• **Your tasks**
1: Answer these from the post on oak and wine:
(a) What are the two main influences of oak on wine?
(b) What is the deposit at the bottom of older red wines mostly composed of?
(c) Which two wines are named as able to taste even better the next day or later?
2: Reproduce word for word the part of the post on oak and wine starting at "Friday, February 2, 2007" and ending at "opinions about oak.".
3: For each statement, say yes or no on whether it agrees with the post on oak and wine, and quote the words that decide it:
(a) As a source of tannin, oak is more influential than grape skins.
(b) Tannin is needed for a red wine to keep and develop.
(c) The amount of tannin in a wine grows over time.

• **Passage given**
Friday, February 2, 2007

Of Oak and Wine (Part II)


As I wrote in my last post, this is a touchy subject with winemakers and wine drinkers alike, especially when it comes to white wines. Oak is almost impossible to avoid, so one needs to know what potentially it is that oak can do to or for a wine. At the end of this post I offer a tasting experiment that I hope will help you form your own opinions about oak.

The two main influences of oak on wine are its wood tannins and the traces of the compound vanillin it releases into the wine. What these and the other elements in oak do is add or enhance aroma, flavor, body, and color. Together they act as what one writer calls “the winemaker’s spice rack.” Depending on your personal tastes, the results can be eitherdivine, a disaster, or something in between.

Oak, as a source of tannin, ranks in influence right after grape skins and
grape seeds. Tannin imparts an astringent, bitter taste, like that of over-
steeped tea. It turns your mouth dry and puckered. It is what makes
young red wines taste harsh, hard, biting, and at times undrinkable.
Over time tannin settles out of a wine. It mellows through oxidation
and the wine turns smooth and (one hopes) beautiful. The deposit you
find at the bottom of older red wines is mostly composed of precipitated
tannin.

Unpleasant as it is, tannin is extremely important for the preservation
and development of a red wine; so it is needed. The trick is to keep it
from dominating a wine for the wine’s entire life. Think of a wine’s
maturation process as a race between its fruit taste and its harsh tasting
tannins to see which will one outlast the other. In a great red wine the
two are so suitably matched the race turns out a tie, even if it takes 15 or
20 years to run, and the results are a richly smooth and glorious wine.

By the way, to partially overcome the effects of tannin in red wine open
the bottle an hour or more in advance and splash it into a pitcher, carafe,
or decanter. The contact with air will oxidize the tannins and soften the
wine’s taste. Just pulling the cork and letting the bottle “breath” is not
enough, because too little air reaches the wine through the narrow
opening. The wine has to be seriously aerated. How long in advance
you decant it depends on the heftiness of the wine, how much tannin it
contains, and personal tastes. Some wines, like a young Italian Barolo
or French Hermitage, can taste even better the next day or two or three
days later. Obviously this is something you need to experiment with, so
I suggest you decant a bottle of young, substantial Cabernet Sauvignon
and then sample it throughout the course of an afternoon or evening. I
assure you it will make as marked a difference as serving temperature
does.

• **Given material**
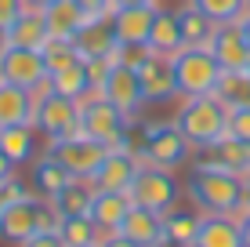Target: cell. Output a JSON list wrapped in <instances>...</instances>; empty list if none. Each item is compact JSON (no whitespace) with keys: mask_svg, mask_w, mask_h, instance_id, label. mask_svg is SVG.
<instances>
[{"mask_svg":"<svg viewBox=\"0 0 250 247\" xmlns=\"http://www.w3.org/2000/svg\"><path fill=\"white\" fill-rule=\"evenodd\" d=\"M185 193L192 200V207H200L203 215H236L243 197H247V178L221 171V167L192 164Z\"/></svg>","mask_w":250,"mask_h":247,"instance_id":"cell-1","label":"cell"},{"mask_svg":"<svg viewBox=\"0 0 250 247\" xmlns=\"http://www.w3.org/2000/svg\"><path fill=\"white\" fill-rule=\"evenodd\" d=\"M174 124L182 127V135L188 138L192 149H210L229 135V106L218 95L185 98L178 116H174Z\"/></svg>","mask_w":250,"mask_h":247,"instance_id":"cell-2","label":"cell"},{"mask_svg":"<svg viewBox=\"0 0 250 247\" xmlns=\"http://www.w3.org/2000/svg\"><path fill=\"white\" fill-rule=\"evenodd\" d=\"M134 157L142 167L174 171L192 157V146H188V138L174 120H152V124H142V138L134 146Z\"/></svg>","mask_w":250,"mask_h":247,"instance_id":"cell-3","label":"cell"},{"mask_svg":"<svg viewBox=\"0 0 250 247\" xmlns=\"http://www.w3.org/2000/svg\"><path fill=\"white\" fill-rule=\"evenodd\" d=\"M62 215L55 211V203L44 197H22L7 207H0V236L7 244H25L29 236L44 233V229H58Z\"/></svg>","mask_w":250,"mask_h":247,"instance_id":"cell-4","label":"cell"},{"mask_svg":"<svg viewBox=\"0 0 250 247\" xmlns=\"http://www.w3.org/2000/svg\"><path fill=\"white\" fill-rule=\"evenodd\" d=\"M80 127H83V135L105 142L109 149H131L134 153V146H138V142L131 138L134 120H127L120 109H113L98 91L87 95V98H80Z\"/></svg>","mask_w":250,"mask_h":247,"instance_id":"cell-5","label":"cell"},{"mask_svg":"<svg viewBox=\"0 0 250 247\" xmlns=\"http://www.w3.org/2000/svg\"><path fill=\"white\" fill-rule=\"evenodd\" d=\"M33 127L47 135V142L69 138V135H80V102L65 98L58 91H51V80L44 88L33 91Z\"/></svg>","mask_w":250,"mask_h":247,"instance_id":"cell-6","label":"cell"},{"mask_svg":"<svg viewBox=\"0 0 250 247\" xmlns=\"http://www.w3.org/2000/svg\"><path fill=\"white\" fill-rule=\"evenodd\" d=\"M170 66H174V84L182 98L214 95L221 73H225L218 66V58L210 55V47H182L170 55Z\"/></svg>","mask_w":250,"mask_h":247,"instance_id":"cell-7","label":"cell"},{"mask_svg":"<svg viewBox=\"0 0 250 247\" xmlns=\"http://www.w3.org/2000/svg\"><path fill=\"white\" fill-rule=\"evenodd\" d=\"M47 153L58 160L62 167H69V175L80 178V182H91L94 171L102 167V160L109 157V146L91 135H69V138H58V142H47Z\"/></svg>","mask_w":250,"mask_h":247,"instance_id":"cell-8","label":"cell"},{"mask_svg":"<svg viewBox=\"0 0 250 247\" xmlns=\"http://www.w3.org/2000/svg\"><path fill=\"white\" fill-rule=\"evenodd\" d=\"M127 197H131L134 207L167 215L170 207H178V203H182V185H178L174 171H163V167H142Z\"/></svg>","mask_w":250,"mask_h":247,"instance_id":"cell-9","label":"cell"},{"mask_svg":"<svg viewBox=\"0 0 250 247\" xmlns=\"http://www.w3.org/2000/svg\"><path fill=\"white\" fill-rule=\"evenodd\" d=\"M0 76L7 84H19L33 95L37 88L47 84V62L44 51H29V47H7L0 55Z\"/></svg>","mask_w":250,"mask_h":247,"instance_id":"cell-10","label":"cell"},{"mask_svg":"<svg viewBox=\"0 0 250 247\" xmlns=\"http://www.w3.org/2000/svg\"><path fill=\"white\" fill-rule=\"evenodd\" d=\"M138 84H142V98L152 102V106H163V102L178 98V84H174V66H170V55H156V51H152V55L138 66Z\"/></svg>","mask_w":250,"mask_h":247,"instance_id":"cell-11","label":"cell"},{"mask_svg":"<svg viewBox=\"0 0 250 247\" xmlns=\"http://www.w3.org/2000/svg\"><path fill=\"white\" fill-rule=\"evenodd\" d=\"M138 171H142V164H138V157L131 149H109V157L102 160V167L94 171L91 185L98 193H131Z\"/></svg>","mask_w":250,"mask_h":247,"instance_id":"cell-12","label":"cell"},{"mask_svg":"<svg viewBox=\"0 0 250 247\" xmlns=\"http://www.w3.org/2000/svg\"><path fill=\"white\" fill-rule=\"evenodd\" d=\"M102 98L109 102L113 109L127 116V120H138V113H142V84H138V73L127 69V66H113V73H109V80L102 84L98 91Z\"/></svg>","mask_w":250,"mask_h":247,"instance_id":"cell-13","label":"cell"},{"mask_svg":"<svg viewBox=\"0 0 250 247\" xmlns=\"http://www.w3.org/2000/svg\"><path fill=\"white\" fill-rule=\"evenodd\" d=\"M210 55L218 58V66L225 73H239L250 66V47L243 40V29H239V22H218V29H214L210 37Z\"/></svg>","mask_w":250,"mask_h":247,"instance_id":"cell-14","label":"cell"},{"mask_svg":"<svg viewBox=\"0 0 250 247\" xmlns=\"http://www.w3.org/2000/svg\"><path fill=\"white\" fill-rule=\"evenodd\" d=\"M156 11H160L156 0H149V4H134V7H116V15H113L116 44H149Z\"/></svg>","mask_w":250,"mask_h":247,"instance_id":"cell-15","label":"cell"},{"mask_svg":"<svg viewBox=\"0 0 250 247\" xmlns=\"http://www.w3.org/2000/svg\"><path fill=\"white\" fill-rule=\"evenodd\" d=\"M196 164L221 167V171H232V175H239V178L250 182V142H239V138H232V135H225L218 146L200 149Z\"/></svg>","mask_w":250,"mask_h":247,"instance_id":"cell-16","label":"cell"},{"mask_svg":"<svg viewBox=\"0 0 250 247\" xmlns=\"http://www.w3.org/2000/svg\"><path fill=\"white\" fill-rule=\"evenodd\" d=\"M40 15H44V22H47V29H51L55 40H76V33L91 22V15L83 11L76 0H51Z\"/></svg>","mask_w":250,"mask_h":247,"instance_id":"cell-17","label":"cell"},{"mask_svg":"<svg viewBox=\"0 0 250 247\" xmlns=\"http://www.w3.org/2000/svg\"><path fill=\"white\" fill-rule=\"evenodd\" d=\"M51 40V29L44 22V15L37 7H25L19 15V22L7 25V47H29V51H44Z\"/></svg>","mask_w":250,"mask_h":247,"instance_id":"cell-18","label":"cell"},{"mask_svg":"<svg viewBox=\"0 0 250 247\" xmlns=\"http://www.w3.org/2000/svg\"><path fill=\"white\" fill-rule=\"evenodd\" d=\"M116 233H124L127 240H134L138 247H156L160 240H167V236H163V215L134 207V203H131V211H127V218L120 222Z\"/></svg>","mask_w":250,"mask_h":247,"instance_id":"cell-19","label":"cell"},{"mask_svg":"<svg viewBox=\"0 0 250 247\" xmlns=\"http://www.w3.org/2000/svg\"><path fill=\"white\" fill-rule=\"evenodd\" d=\"M200 225H203V211L200 207H170L163 215V236L178 247H192L196 236H200Z\"/></svg>","mask_w":250,"mask_h":247,"instance_id":"cell-20","label":"cell"},{"mask_svg":"<svg viewBox=\"0 0 250 247\" xmlns=\"http://www.w3.org/2000/svg\"><path fill=\"white\" fill-rule=\"evenodd\" d=\"M192 247H243V229L232 215H203L200 236Z\"/></svg>","mask_w":250,"mask_h":247,"instance_id":"cell-21","label":"cell"},{"mask_svg":"<svg viewBox=\"0 0 250 247\" xmlns=\"http://www.w3.org/2000/svg\"><path fill=\"white\" fill-rule=\"evenodd\" d=\"M69 182H76V178L69 175V167H62L51 153H44L40 160H33V189H37V197L55 200Z\"/></svg>","mask_w":250,"mask_h":247,"instance_id":"cell-22","label":"cell"},{"mask_svg":"<svg viewBox=\"0 0 250 247\" xmlns=\"http://www.w3.org/2000/svg\"><path fill=\"white\" fill-rule=\"evenodd\" d=\"M33 124V95L19 84L0 80V127Z\"/></svg>","mask_w":250,"mask_h":247,"instance_id":"cell-23","label":"cell"},{"mask_svg":"<svg viewBox=\"0 0 250 247\" xmlns=\"http://www.w3.org/2000/svg\"><path fill=\"white\" fill-rule=\"evenodd\" d=\"M73 44H76V51H80L83 62H87V58H94V55H113V47H116L113 19H91L80 33H76Z\"/></svg>","mask_w":250,"mask_h":247,"instance_id":"cell-24","label":"cell"},{"mask_svg":"<svg viewBox=\"0 0 250 247\" xmlns=\"http://www.w3.org/2000/svg\"><path fill=\"white\" fill-rule=\"evenodd\" d=\"M131 211V197L127 193H98L94 189V203H91V218L98 222L102 233H116L120 222Z\"/></svg>","mask_w":250,"mask_h":247,"instance_id":"cell-25","label":"cell"},{"mask_svg":"<svg viewBox=\"0 0 250 247\" xmlns=\"http://www.w3.org/2000/svg\"><path fill=\"white\" fill-rule=\"evenodd\" d=\"M182 47H185V40H182L178 11L160 7L156 22H152V33H149V51H156V55H174V51H182Z\"/></svg>","mask_w":250,"mask_h":247,"instance_id":"cell-26","label":"cell"},{"mask_svg":"<svg viewBox=\"0 0 250 247\" xmlns=\"http://www.w3.org/2000/svg\"><path fill=\"white\" fill-rule=\"evenodd\" d=\"M0 153H4L15 167H19V164H29V160L37 157V135H33V124L0 127Z\"/></svg>","mask_w":250,"mask_h":247,"instance_id":"cell-27","label":"cell"},{"mask_svg":"<svg viewBox=\"0 0 250 247\" xmlns=\"http://www.w3.org/2000/svg\"><path fill=\"white\" fill-rule=\"evenodd\" d=\"M55 211L62 218H80V215H91V203H94V185L91 182H80V178H76V182H69L62 193H58L55 200Z\"/></svg>","mask_w":250,"mask_h":247,"instance_id":"cell-28","label":"cell"},{"mask_svg":"<svg viewBox=\"0 0 250 247\" xmlns=\"http://www.w3.org/2000/svg\"><path fill=\"white\" fill-rule=\"evenodd\" d=\"M178 22H182V40L185 47H207L214 37V29H218V22H210L203 11H196L192 4H185L182 11H178Z\"/></svg>","mask_w":250,"mask_h":247,"instance_id":"cell-29","label":"cell"},{"mask_svg":"<svg viewBox=\"0 0 250 247\" xmlns=\"http://www.w3.org/2000/svg\"><path fill=\"white\" fill-rule=\"evenodd\" d=\"M47 80H51V91H58V95H65V98H76V102L87 98V95H94V88H91V80H87V69H83V62L65 66V69L51 73Z\"/></svg>","mask_w":250,"mask_h":247,"instance_id":"cell-30","label":"cell"},{"mask_svg":"<svg viewBox=\"0 0 250 247\" xmlns=\"http://www.w3.org/2000/svg\"><path fill=\"white\" fill-rule=\"evenodd\" d=\"M58 236L65 240V247H98L105 233L98 229V222L91 215H80V218H62Z\"/></svg>","mask_w":250,"mask_h":247,"instance_id":"cell-31","label":"cell"},{"mask_svg":"<svg viewBox=\"0 0 250 247\" xmlns=\"http://www.w3.org/2000/svg\"><path fill=\"white\" fill-rule=\"evenodd\" d=\"M214 95L225 102L229 109H243L250 106V73L239 69V73H221L218 88H214Z\"/></svg>","mask_w":250,"mask_h":247,"instance_id":"cell-32","label":"cell"},{"mask_svg":"<svg viewBox=\"0 0 250 247\" xmlns=\"http://www.w3.org/2000/svg\"><path fill=\"white\" fill-rule=\"evenodd\" d=\"M210 22H239L247 15V0H188Z\"/></svg>","mask_w":250,"mask_h":247,"instance_id":"cell-33","label":"cell"},{"mask_svg":"<svg viewBox=\"0 0 250 247\" xmlns=\"http://www.w3.org/2000/svg\"><path fill=\"white\" fill-rule=\"evenodd\" d=\"M44 62H47V76H51V73L65 69V66H73V62H83V58H80V51H76L73 40H55L51 37L47 47H44Z\"/></svg>","mask_w":250,"mask_h":247,"instance_id":"cell-34","label":"cell"},{"mask_svg":"<svg viewBox=\"0 0 250 247\" xmlns=\"http://www.w3.org/2000/svg\"><path fill=\"white\" fill-rule=\"evenodd\" d=\"M149 55H152L149 44H116V47H113L116 66H127V69H134V73H138V66H142Z\"/></svg>","mask_w":250,"mask_h":247,"instance_id":"cell-35","label":"cell"},{"mask_svg":"<svg viewBox=\"0 0 250 247\" xmlns=\"http://www.w3.org/2000/svg\"><path fill=\"white\" fill-rule=\"evenodd\" d=\"M113 66H116V58H113V55H94V58H87V62H83V69H87V80H91V88H94V91H102V84L109 80Z\"/></svg>","mask_w":250,"mask_h":247,"instance_id":"cell-36","label":"cell"},{"mask_svg":"<svg viewBox=\"0 0 250 247\" xmlns=\"http://www.w3.org/2000/svg\"><path fill=\"white\" fill-rule=\"evenodd\" d=\"M229 135L239 138V142H250V106L229 109Z\"/></svg>","mask_w":250,"mask_h":247,"instance_id":"cell-37","label":"cell"},{"mask_svg":"<svg viewBox=\"0 0 250 247\" xmlns=\"http://www.w3.org/2000/svg\"><path fill=\"white\" fill-rule=\"evenodd\" d=\"M76 4H80L91 19H113V15H116V4H113V0H76Z\"/></svg>","mask_w":250,"mask_h":247,"instance_id":"cell-38","label":"cell"},{"mask_svg":"<svg viewBox=\"0 0 250 247\" xmlns=\"http://www.w3.org/2000/svg\"><path fill=\"white\" fill-rule=\"evenodd\" d=\"M25 0H0V29H7L11 22H19V15L25 11Z\"/></svg>","mask_w":250,"mask_h":247,"instance_id":"cell-39","label":"cell"},{"mask_svg":"<svg viewBox=\"0 0 250 247\" xmlns=\"http://www.w3.org/2000/svg\"><path fill=\"white\" fill-rule=\"evenodd\" d=\"M22 247H65V240L58 236V229H44V233H37V236H29Z\"/></svg>","mask_w":250,"mask_h":247,"instance_id":"cell-40","label":"cell"},{"mask_svg":"<svg viewBox=\"0 0 250 247\" xmlns=\"http://www.w3.org/2000/svg\"><path fill=\"white\" fill-rule=\"evenodd\" d=\"M98 247H138V244H134V240H127L124 233H105Z\"/></svg>","mask_w":250,"mask_h":247,"instance_id":"cell-41","label":"cell"},{"mask_svg":"<svg viewBox=\"0 0 250 247\" xmlns=\"http://www.w3.org/2000/svg\"><path fill=\"white\" fill-rule=\"evenodd\" d=\"M11 175H15V164H11V160L4 157V153H0V182H7Z\"/></svg>","mask_w":250,"mask_h":247,"instance_id":"cell-42","label":"cell"},{"mask_svg":"<svg viewBox=\"0 0 250 247\" xmlns=\"http://www.w3.org/2000/svg\"><path fill=\"white\" fill-rule=\"evenodd\" d=\"M236 222H239V229H243V247H250V211L243 218H236Z\"/></svg>","mask_w":250,"mask_h":247,"instance_id":"cell-43","label":"cell"},{"mask_svg":"<svg viewBox=\"0 0 250 247\" xmlns=\"http://www.w3.org/2000/svg\"><path fill=\"white\" fill-rule=\"evenodd\" d=\"M247 211H250V182H247V197H243V203H239V211H236V215H232V218H243Z\"/></svg>","mask_w":250,"mask_h":247,"instance_id":"cell-44","label":"cell"},{"mask_svg":"<svg viewBox=\"0 0 250 247\" xmlns=\"http://www.w3.org/2000/svg\"><path fill=\"white\" fill-rule=\"evenodd\" d=\"M239 29H243V40H247V47H250V11L239 19Z\"/></svg>","mask_w":250,"mask_h":247,"instance_id":"cell-45","label":"cell"},{"mask_svg":"<svg viewBox=\"0 0 250 247\" xmlns=\"http://www.w3.org/2000/svg\"><path fill=\"white\" fill-rule=\"evenodd\" d=\"M116 7H134V4H149V0H113Z\"/></svg>","mask_w":250,"mask_h":247,"instance_id":"cell-46","label":"cell"},{"mask_svg":"<svg viewBox=\"0 0 250 247\" xmlns=\"http://www.w3.org/2000/svg\"><path fill=\"white\" fill-rule=\"evenodd\" d=\"M25 4H29V7H37V11H44V7L51 4V0H25Z\"/></svg>","mask_w":250,"mask_h":247,"instance_id":"cell-47","label":"cell"},{"mask_svg":"<svg viewBox=\"0 0 250 247\" xmlns=\"http://www.w3.org/2000/svg\"><path fill=\"white\" fill-rule=\"evenodd\" d=\"M7 51V29H0V55Z\"/></svg>","mask_w":250,"mask_h":247,"instance_id":"cell-48","label":"cell"},{"mask_svg":"<svg viewBox=\"0 0 250 247\" xmlns=\"http://www.w3.org/2000/svg\"><path fill=\"white\" fill-rule=\"evenodd\" d=\"M156 247H178V244H170V240H160V244H156Z\"/></svg>","mask_w":250,"mask_h":247,"instance_id":"cell-49","label":"cell"},{"mask_svg":"<svg viewBox=\"0 0 250 247\" xmlns=\"http://www.w3.org/2000/svg\"><path fill=\"white\" fill-rule=\"evenodd\" d=\"M247 11H250V0H247Z\"/></svg>","mask_w":250,"mask_h":247,"instance_id":"cell-50","label":"cell"},{"mask_svg":"<svg viewBox=\"0 0 250 247\" xmlns=\"http://www.w3.org/2000/svg\"><path fill=\"white\" fill-rule=\"evenodd\" d=\"M247 73H250V66H247Z\"/></svg>","mask_w":250,"mask_h":247,"instance_id":"cell-51","label":"cell"},{"mask_svg":"<svg viewBox=\"0 0 250 247\" xmlns=\"http://www.w3.org/2000/svg\"><path fill=\"white\" fill-rule=\"evenodd\" d=\"M0 80H4V76H0Z\"/></svg>","mask_w":250,"mask_h":247,"instance_id":"cell-52","label":"cell"}]
</instances>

• **Exercise responses**
1:
(a) Its wood tannins and the traces of the compound vanillin it releases into the wine.
(b) Precipitated tannin.
(c) A young Italian Barolo and French Hermitage.

2:
Friday, February 2, 2007

Of Oak and Wine (Part II)


As I wrote in my last post, this is a touchy subject with winemakers and wine drinkers alike, especially when it comes to white wines. Oak is almost impossible to avoid, so one needs to know what potentially it is that oak can do to or for a wine. At the end of this post I offer a tasting experiment that I hope will help you form your own opinions about oak.

3:
(a) No: "Oak, as a source of tannin, ranks in influence right after grape skins and grape seeds."
(b) Yes: "tannin is extremely important for the preservation and development of a red wine; so it is needed."
(c) No: "Over time tannin settles out of a wine."